Beitragsart: Kommentar
Sprache: deutsch
Redaktionsbereich: Politik/Info
Serie: Mittagsmagazin
Entstehung

AutorInnen: Jan Keetman
Radio: RDL, Freiburg im www
Produktionsdatum: 19.05.2020
CC BY-NC-SA
Creative Commons BY-NC-SA
Namensnennung - Nicht-kommerziell - Weitergabe unter gleichen Bedingungen erwünscht
Skript
Bei einer der Hygiene-Demos am vergangenen Wochenende in Freiburg hing ein großes Transparent zwischen Bäumen mit den drei Worten „Frieden, Freiheit, Wahrheit“. Das sind Worte, gegen die man nichts haben kann. Eine andere Frage ist es, ob diejenigen die sie auf das Transparent gemalt haben, sie damit auch für sich gepachtet haben. Was Beobachter*innen jedoch mehr stutzig machte, waren die Farben „Schwarz, Weiß, Rot“ in denen das Transparent gemalt war. War da nicht was mit der Reichskriegsflagge?

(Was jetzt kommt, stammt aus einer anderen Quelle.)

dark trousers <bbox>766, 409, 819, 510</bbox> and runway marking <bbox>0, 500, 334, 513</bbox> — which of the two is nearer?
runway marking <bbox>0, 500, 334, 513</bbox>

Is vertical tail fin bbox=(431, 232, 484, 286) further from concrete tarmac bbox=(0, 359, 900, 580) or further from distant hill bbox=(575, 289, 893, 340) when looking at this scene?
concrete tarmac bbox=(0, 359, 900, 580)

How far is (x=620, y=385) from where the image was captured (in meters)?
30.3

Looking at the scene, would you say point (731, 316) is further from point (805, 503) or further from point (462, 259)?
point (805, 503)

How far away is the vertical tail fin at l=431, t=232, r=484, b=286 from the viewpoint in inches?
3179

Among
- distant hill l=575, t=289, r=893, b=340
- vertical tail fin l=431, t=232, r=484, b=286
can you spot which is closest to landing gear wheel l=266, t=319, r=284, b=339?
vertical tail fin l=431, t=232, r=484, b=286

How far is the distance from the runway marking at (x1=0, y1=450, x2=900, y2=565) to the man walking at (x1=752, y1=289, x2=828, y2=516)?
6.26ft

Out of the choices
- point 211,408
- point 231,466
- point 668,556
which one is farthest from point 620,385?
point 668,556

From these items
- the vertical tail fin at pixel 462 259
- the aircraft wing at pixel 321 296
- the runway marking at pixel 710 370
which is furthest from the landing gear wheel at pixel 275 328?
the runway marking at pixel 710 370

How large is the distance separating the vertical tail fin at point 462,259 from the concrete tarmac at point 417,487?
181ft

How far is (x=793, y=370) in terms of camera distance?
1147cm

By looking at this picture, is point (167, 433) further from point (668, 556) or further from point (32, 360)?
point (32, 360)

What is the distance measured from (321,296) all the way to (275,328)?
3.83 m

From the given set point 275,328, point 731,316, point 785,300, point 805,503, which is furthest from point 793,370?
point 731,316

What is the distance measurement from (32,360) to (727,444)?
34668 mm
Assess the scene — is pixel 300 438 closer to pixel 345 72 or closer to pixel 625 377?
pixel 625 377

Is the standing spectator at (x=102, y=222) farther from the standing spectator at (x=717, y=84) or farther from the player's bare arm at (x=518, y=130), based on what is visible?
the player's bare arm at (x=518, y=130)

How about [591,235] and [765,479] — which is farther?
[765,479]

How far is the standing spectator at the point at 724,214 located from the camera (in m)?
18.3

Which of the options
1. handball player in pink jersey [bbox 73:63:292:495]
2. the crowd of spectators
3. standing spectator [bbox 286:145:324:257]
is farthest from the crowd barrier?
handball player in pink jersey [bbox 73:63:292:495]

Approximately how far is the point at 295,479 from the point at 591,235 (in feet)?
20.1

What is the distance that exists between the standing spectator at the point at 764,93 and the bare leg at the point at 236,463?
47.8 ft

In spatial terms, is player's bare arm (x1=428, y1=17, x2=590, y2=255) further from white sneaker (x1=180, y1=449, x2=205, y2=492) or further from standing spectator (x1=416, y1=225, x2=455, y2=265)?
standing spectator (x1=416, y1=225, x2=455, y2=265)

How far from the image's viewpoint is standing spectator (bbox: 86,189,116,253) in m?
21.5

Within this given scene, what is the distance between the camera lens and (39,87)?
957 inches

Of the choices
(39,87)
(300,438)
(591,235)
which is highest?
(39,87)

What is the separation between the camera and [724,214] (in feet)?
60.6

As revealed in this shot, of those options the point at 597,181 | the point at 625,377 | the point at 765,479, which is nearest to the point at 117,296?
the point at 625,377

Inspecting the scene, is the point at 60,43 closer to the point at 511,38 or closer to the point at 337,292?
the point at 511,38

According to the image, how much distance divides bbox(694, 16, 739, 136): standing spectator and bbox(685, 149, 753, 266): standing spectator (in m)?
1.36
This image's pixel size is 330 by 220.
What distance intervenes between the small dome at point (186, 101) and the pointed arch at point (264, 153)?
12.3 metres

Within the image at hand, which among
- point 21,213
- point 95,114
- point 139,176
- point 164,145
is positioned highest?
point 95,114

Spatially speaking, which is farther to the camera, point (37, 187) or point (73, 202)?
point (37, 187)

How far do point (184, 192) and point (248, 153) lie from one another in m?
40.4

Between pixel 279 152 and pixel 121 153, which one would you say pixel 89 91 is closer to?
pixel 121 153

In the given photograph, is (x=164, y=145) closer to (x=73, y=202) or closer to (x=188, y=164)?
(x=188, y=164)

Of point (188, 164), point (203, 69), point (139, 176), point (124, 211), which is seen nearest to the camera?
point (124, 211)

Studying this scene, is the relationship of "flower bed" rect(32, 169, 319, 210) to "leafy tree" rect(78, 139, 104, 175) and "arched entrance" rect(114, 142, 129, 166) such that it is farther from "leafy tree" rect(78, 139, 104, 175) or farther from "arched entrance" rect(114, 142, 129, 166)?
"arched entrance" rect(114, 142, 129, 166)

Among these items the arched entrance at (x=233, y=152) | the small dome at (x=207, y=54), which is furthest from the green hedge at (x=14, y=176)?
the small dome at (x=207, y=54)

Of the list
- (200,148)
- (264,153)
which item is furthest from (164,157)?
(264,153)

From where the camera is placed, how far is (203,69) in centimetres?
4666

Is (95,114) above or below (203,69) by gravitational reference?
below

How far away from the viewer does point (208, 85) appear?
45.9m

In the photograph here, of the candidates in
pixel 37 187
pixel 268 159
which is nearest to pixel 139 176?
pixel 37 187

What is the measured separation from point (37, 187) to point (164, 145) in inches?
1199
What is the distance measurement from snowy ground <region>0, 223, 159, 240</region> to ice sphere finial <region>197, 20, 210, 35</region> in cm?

Es war nicht schwer, das etwas genauer zu recherchieren. Als 1866/67 der Norddeutsche Bund gebildet wurde, machte man einen Kompromiss zwischen den Farben der preußischen Monarchie Schwarz und Weiß und den Farben der Flaggen der Hansestädte Rot und Weiß. Entsprechend der französischen Tricolore kreierte man also eine Flagge mit den drei Streifen Schwarz-Weiß-Rot. Als kurz darauf das Kaiserreich gegründet wurde, übernahm man einfach diese Flagge.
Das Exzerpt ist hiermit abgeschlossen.